To be done:
Reproduce the material below, substituting "hilltop" for every occurrence of "hill summit" and leaving all other text unchanged.

** start **

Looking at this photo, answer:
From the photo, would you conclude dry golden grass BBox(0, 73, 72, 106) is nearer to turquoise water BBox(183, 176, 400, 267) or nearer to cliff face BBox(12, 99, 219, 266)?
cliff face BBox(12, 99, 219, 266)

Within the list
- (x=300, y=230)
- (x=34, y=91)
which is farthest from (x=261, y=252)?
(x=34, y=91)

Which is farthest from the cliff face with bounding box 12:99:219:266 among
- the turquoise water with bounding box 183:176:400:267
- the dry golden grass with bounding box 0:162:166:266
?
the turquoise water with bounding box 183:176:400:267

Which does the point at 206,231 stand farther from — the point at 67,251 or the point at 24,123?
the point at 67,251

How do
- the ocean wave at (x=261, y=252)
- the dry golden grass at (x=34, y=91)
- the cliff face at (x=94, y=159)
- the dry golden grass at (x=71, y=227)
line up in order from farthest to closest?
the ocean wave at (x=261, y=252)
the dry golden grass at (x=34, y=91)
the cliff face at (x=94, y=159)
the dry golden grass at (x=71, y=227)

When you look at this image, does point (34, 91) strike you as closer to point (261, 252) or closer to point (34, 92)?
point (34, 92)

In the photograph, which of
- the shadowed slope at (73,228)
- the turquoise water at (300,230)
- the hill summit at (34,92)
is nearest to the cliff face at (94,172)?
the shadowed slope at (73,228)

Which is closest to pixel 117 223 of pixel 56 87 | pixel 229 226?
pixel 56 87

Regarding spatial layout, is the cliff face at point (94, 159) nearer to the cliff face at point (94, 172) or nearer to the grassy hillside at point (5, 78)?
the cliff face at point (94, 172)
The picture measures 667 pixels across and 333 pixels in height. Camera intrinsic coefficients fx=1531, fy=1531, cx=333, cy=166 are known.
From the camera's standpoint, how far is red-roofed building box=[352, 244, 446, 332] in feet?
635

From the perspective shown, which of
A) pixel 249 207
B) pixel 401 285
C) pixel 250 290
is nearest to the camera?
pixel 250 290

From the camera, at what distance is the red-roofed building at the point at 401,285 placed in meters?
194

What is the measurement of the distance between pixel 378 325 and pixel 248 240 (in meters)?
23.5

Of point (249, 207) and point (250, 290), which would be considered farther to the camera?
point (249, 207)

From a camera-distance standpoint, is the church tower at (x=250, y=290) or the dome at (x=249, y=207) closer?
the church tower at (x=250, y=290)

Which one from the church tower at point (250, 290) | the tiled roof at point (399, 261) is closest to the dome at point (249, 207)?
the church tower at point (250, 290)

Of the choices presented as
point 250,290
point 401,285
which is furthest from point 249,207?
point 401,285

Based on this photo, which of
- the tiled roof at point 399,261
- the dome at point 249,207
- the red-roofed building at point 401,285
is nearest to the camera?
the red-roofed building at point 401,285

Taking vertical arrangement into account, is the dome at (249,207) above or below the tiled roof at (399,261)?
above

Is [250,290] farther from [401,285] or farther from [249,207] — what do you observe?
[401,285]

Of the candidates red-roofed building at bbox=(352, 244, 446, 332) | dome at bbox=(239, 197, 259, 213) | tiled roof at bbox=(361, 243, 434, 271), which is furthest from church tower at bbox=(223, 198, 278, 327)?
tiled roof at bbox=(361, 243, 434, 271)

** end **

Complete response:
Looking at this photo, answer:
From the photo, would you conclude dry golden grass BBox(0, 73, 72, 106) is nearer to turquoise water BBox(183, 176, 400, 267) or nearer to cliff face BBox(12, 99, 219, 266)?
cliff face BBox(12, 99, 219, 266)

Within the list
- (x=300, y=230)
- (x=34, y=91)
which is farthest from (x=261, y=252)?
(x=34, y=91)

Which is farthest from the cliff face with bounding box 12:99:219:266 among
- the turquoise water with bounding box 183:176:400:267
- the dry golden grass with bounding box 0:162:166:266
?
the turquoise water with bounding box 183:176:400:267

Which does the point at 206,231 stand farther from — the point at 67,251 or the point at 24,123?
the point at 67,251

How do
- the ocean wave at (x=261, y=252)
- the dry golden grass at (x=34, y=91)
- the cliff face at (x=94, y=159)
- the dry golden grass at (x=71, y=227)
line up in order from farthest to closest?
the ocean wave at (x=261, y=252)
the dry golden grass at (x=34, y=91)
the cliff face at (x=94, y=159)
the dry golden grass at (x=71, y=227)

When you look at this image, does point (34, 91) strike you as closer to point (261, 252) or closer to point (34, 92)?
point (34, 92)

In the photograph, which of
- the shadowed slope at (73,228)
- the turquoise water at (300,230)
- the hilltop at (34,92)
is nearest to the cliff face at (94,172)?
the shadowed slope at (73,228)

Which is closest to pixel 117 223 of pixel 56 87 | pixel 229 226?
pixel 56 87

Regarding spatial layout, is the cliff face at point (94, 159) nearer to the cliff face at point (94, 172) or nearer to the grassy hillside at point (5, 78)?
the cliff face at point (94, 172)
The picture measures 667 pixels across and 333 pixels in height. Camera intrinsic coefficients fx=1531, fy=1531, cx=333, cy=166 are known.
From the camera's standpoint, how far is red-roofed building box=[352, 244, 446, 332] in feet?
635

From the perspective shown, which of
A) pixel 249 207
B) pixel 401 285
C) pixel 250 290
is nearest to the camera?
pixel 250 290

From the camera, at what distance is the red-roofed building at the point at 401,285 placed in meters?
194

What is the measurement of the distance between pixel 378 325 and pixel 248 240 (in meters)?
23.5

Of point (249, 207) and point (250, 290), which would be considered farther to the camera?
point (249, 207)

From a camera-distance standpoint, is the church tower at (x=250, y=290) or the dome at (x=249, y=207) closer?
the church tower at (x=250, y=290)

Which one from the church tower at point (250, 290) | the tiled roof at point (399, 261) is closest to the dome at point (249, 207)?
the church tower at point (250, 290)

Of the choices presented as
point 250,290
point 401,285
which is furthest from point 249,207?
point 401,285

Based on this photo, which of
- the tiled roof at point 399,261
- the dome at point 249,207
- the red-roofed building at point 401,285
is nearest to the camera?
the red-roofed building at point 401,285

Taking vertical arrangement into account, is the dome at (249,207) above or below the tiled roof at (399,261)?
above

Is [250,290] farther from [401,285] or farther from [249,207] — what do you observe?
[401,285]

Of the candidates red-roofed building at bbox=(352, 244, 446, 332) | dome at bbox=(239, 197, 259, 213) | tiled roof at bbox=(361, 243, 434, 271), which is furthest from church tower at bbox=(223, 198, 278, 327)?
tiled roof at bbox=(361, 243, 434, 271)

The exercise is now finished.